BAD PYRMONT. „Was hast du denn da für eine Zahl auf deinem Arm? Ist das deine Telefonnummer?“, fragt ein wissbegieriges kleines Mädchen seinen Großvater. Wie hätte das Kind auch ahnen können, dass die Nummer auf dem Arm, tätowiert im Konzentrationslager Auschwitz, für Max Mannheimer eigentlich eine Todeszahl bedeuten sollte – hätte der Mann das Grauen nicht überlebt.

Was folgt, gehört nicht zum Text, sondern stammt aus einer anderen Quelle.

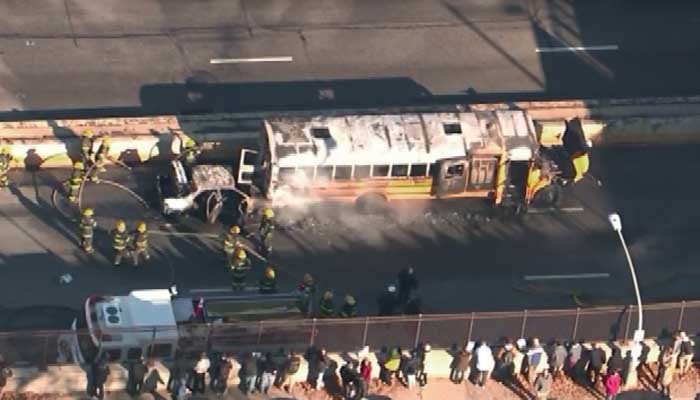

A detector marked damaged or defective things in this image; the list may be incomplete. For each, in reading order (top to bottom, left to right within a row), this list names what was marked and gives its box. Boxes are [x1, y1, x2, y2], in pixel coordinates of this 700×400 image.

burned school bus [237, 109, 592, 209]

Und wie er überlebte! Lebensbejahend, humorvoll, empathisch für seine Mitmenschen. Das alles zeigt der eindrucksvolle und berührende Film „Der weiße Rabe“, den die Münchener Drehbuchautorin und Filmemacherin Carolin Otto jetzt auf Einladung des „Arbeitskreises 27. Januar“ zum Gedenktag an den Holocaust im Filmtheater Krone zeigte. Seit mehr als 20 Jahren würdigt der Arbeitskreis zu diesem Tag unterschiedliche Opfergruppen der Naziherrschaft, wie der Vorsitzende Klaus Titze erinnerte.
Dieses Mal mit Max Mannheimer einen Zeitzeugen, der bis zu seinem Tod vor vier Jahren unermüdlich als Chronist und Mahner jungen Menschen Rede und Antwort stand und nach dem sogar eine Schule benannt wurde. 1988 hatte Carolin Otto ihre Bankkarte auf einem Parkplatz in Dachau verloren. Max Mannheimer fand sie, aus dieser Begegnung entstand eine Freundschaft und schließlich die filmische Zusammenarbeit.

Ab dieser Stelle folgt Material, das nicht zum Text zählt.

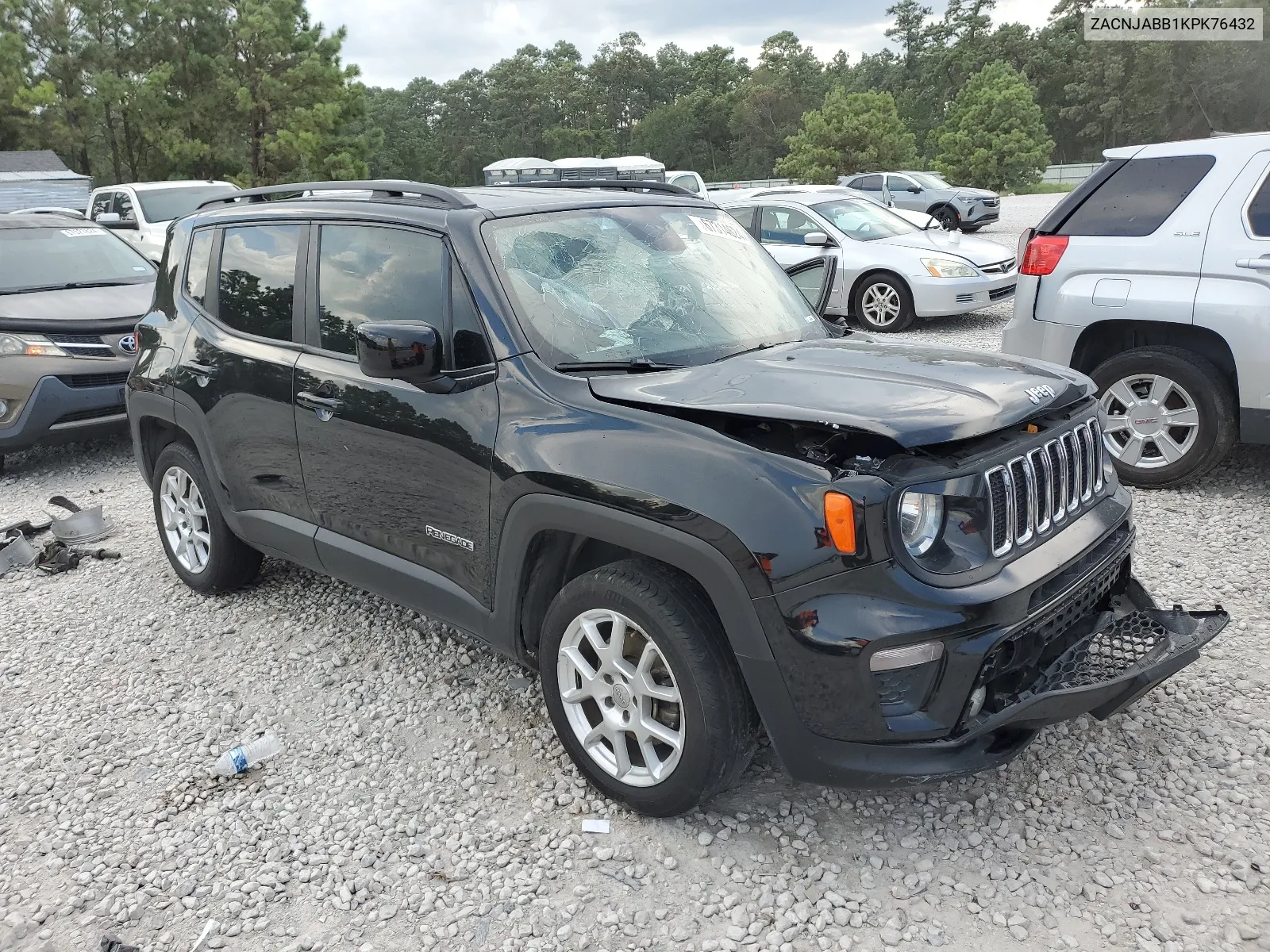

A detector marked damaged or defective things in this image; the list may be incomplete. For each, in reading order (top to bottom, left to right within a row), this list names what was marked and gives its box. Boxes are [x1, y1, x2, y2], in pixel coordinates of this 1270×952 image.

Der Streifen zeigt Mannheimer, dessen sechs engste Angehörige ermordet wurden, auf den Spuren seiner Vergangenheit in den Lagern Birkenau und Auschwitz und beim Besuch in Dachau. Beinahe sachlich, aber gerade dadurch erschütternd, stellt er sich den qualvollen Erinnerungen und schildert Details aus den Baracken und der Krankenstation, auf der er nur überlebte, weil sein jüngerer Bruder ihm selbstlos seine Brotration überließ.

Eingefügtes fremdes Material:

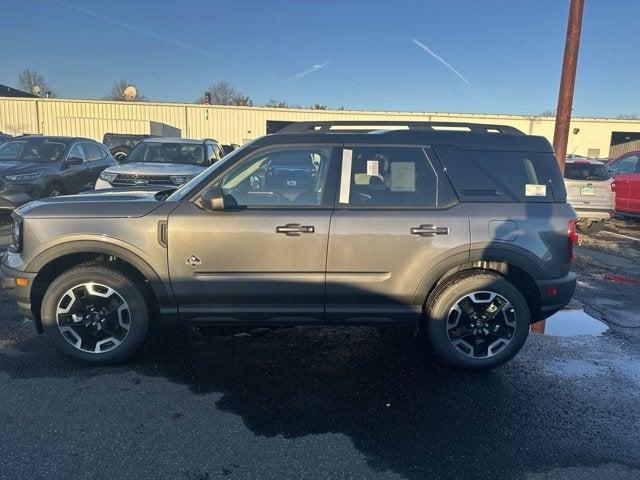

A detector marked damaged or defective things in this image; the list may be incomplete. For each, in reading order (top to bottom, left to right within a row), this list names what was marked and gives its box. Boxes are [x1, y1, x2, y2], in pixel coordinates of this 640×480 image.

rusty metal pole [556, 0, 584, 172]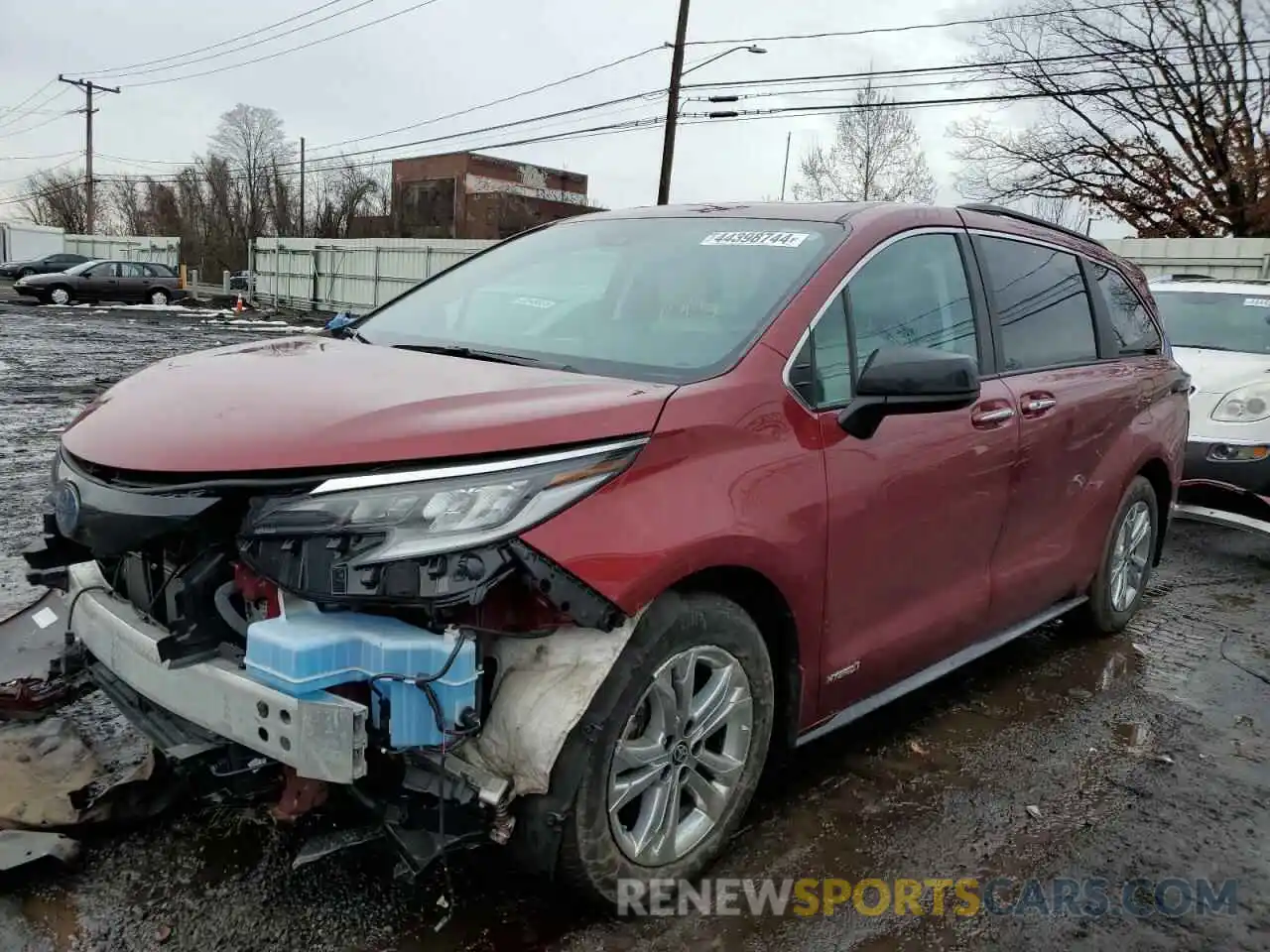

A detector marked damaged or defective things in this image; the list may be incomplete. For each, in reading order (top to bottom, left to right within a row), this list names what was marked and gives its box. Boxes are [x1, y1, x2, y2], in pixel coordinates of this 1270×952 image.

Der Film zeigt aber auch das Leben danach, Gespräche mit einer befreundeten Ordensfrau und mit der erwachsenen Tochter, sein Bemühen, durch die Malerei wieder Lebensfreude zu gewinnen.
„Wir sind nicht schuld an dem, was geschah, aber verantwortlich, dass es nicht wieder geschieht“, betonte Bürgermeister Klaus Blome. Die aktuelle Sorge um zunehmende Gewalt und Antisemitismus prägte auch eine kurze Diskussion im Anschluss an den Film, der die Besucher spürbar berührt hatte.